The US role in Africa receded during that time, and Biden administration officials have stressed the need to strengthen ties with like-minded countries in the region.
Highpoint of the Summit was that working closely with Congress, the US will commit $55bn to Africa over the course of the next three years.
During the course of the summit, President Joe Biden met with leaders of six African nations that will be holding elections in 2023 and urged them to ensure that balloting is free and fair.
He held a private meeting at the White House on Wednesday with leaders from the Democratic Republic of the Congo, Gabon, Liberia, Nigeria, Madagascar, and Sierra Leone to discuss elections and democracy in Africa. The US President was joined by Secretary of State Antony Blinken, National Security Advisor Jake Sullivan, and Samantha Power, the administrator of the US Agency for International Development.
“I want to be clear that having a meeting about elections in 2023 is not about us raising the alarm bell or claiming we’ve got concerns and then solutions,” Sullivan said at a Monday press briefing. “It’s rather to say: There are important elections coming up, we would like to do everything we can to support those elections being free, fair and credible.”
During the summit, Biden said the US is signing a memorandum of understanding with the Secretariat of the African Continental Free Trade Area. The Africa-wide trade pact would be the world’s biggest free-trade zone by area when it becomes fully operational by 2030.
The President also said the US would invest in African infrastructure, citing what he called the first-ever regional transport compact from the Millennium Challenge Corporation, which would invest $500 million to build and maintain roads and implement policies to reduce transportation costs. Biden said he expected the MCC to commit an additional $2.5 billion in Africa over the next three years.
And Biden hailed projects from US companies, including a collaboration between Microsoft Corp. (MSFT) and Viasat Inc. (VSAT) to bring internet access to 5 million Africans. Microsoft aims to bring access to 100 million people across the continent by the end of 2025. Cisco is working with the Biden administration to train 3 million more technology workers in Africa over the next 10 years.
Biden is also throwing his weight behind an effort by the African Union to join the Group of 20 as a permanent member, and for the continent to hold a permanent seat on the United Nations Security Council.

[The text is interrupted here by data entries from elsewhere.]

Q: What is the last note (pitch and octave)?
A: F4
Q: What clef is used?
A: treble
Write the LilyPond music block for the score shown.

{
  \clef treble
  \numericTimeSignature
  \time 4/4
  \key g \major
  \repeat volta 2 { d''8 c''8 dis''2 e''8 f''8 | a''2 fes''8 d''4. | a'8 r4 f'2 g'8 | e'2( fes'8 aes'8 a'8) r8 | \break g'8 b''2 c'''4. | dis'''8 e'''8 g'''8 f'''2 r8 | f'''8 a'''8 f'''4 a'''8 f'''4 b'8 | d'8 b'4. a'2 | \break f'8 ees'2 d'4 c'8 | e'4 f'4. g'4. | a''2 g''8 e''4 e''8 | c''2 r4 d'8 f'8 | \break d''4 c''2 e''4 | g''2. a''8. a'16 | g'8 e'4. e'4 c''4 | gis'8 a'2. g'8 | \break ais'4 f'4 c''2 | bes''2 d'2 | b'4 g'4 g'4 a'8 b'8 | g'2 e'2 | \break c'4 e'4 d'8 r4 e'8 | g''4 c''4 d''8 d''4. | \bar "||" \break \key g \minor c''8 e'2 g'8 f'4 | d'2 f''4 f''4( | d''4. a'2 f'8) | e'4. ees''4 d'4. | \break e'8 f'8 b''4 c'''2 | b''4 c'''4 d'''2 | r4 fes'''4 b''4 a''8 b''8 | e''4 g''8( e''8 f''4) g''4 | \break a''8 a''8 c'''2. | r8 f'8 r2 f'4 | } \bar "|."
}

The White House is tapping Johnnie Carson, an experienced diplomat focused on African relations, to implement actions emanating from the summit.
Thursday was dedicated to high-level discussions among leaders, with President Biden opening the day with a session on partnering on Agenda 2063, the African Union’s strategic vision for the continent. A working lunch chaired by Vice President Harris followed.
The President closed the day with a discussion on food security and food systems resilience, a critical issue for his African partners who have been disproportionately impacted by the rise in food and fertilizer prices and disruptions to global supply chains as a result of Russia’s war against Ukraine.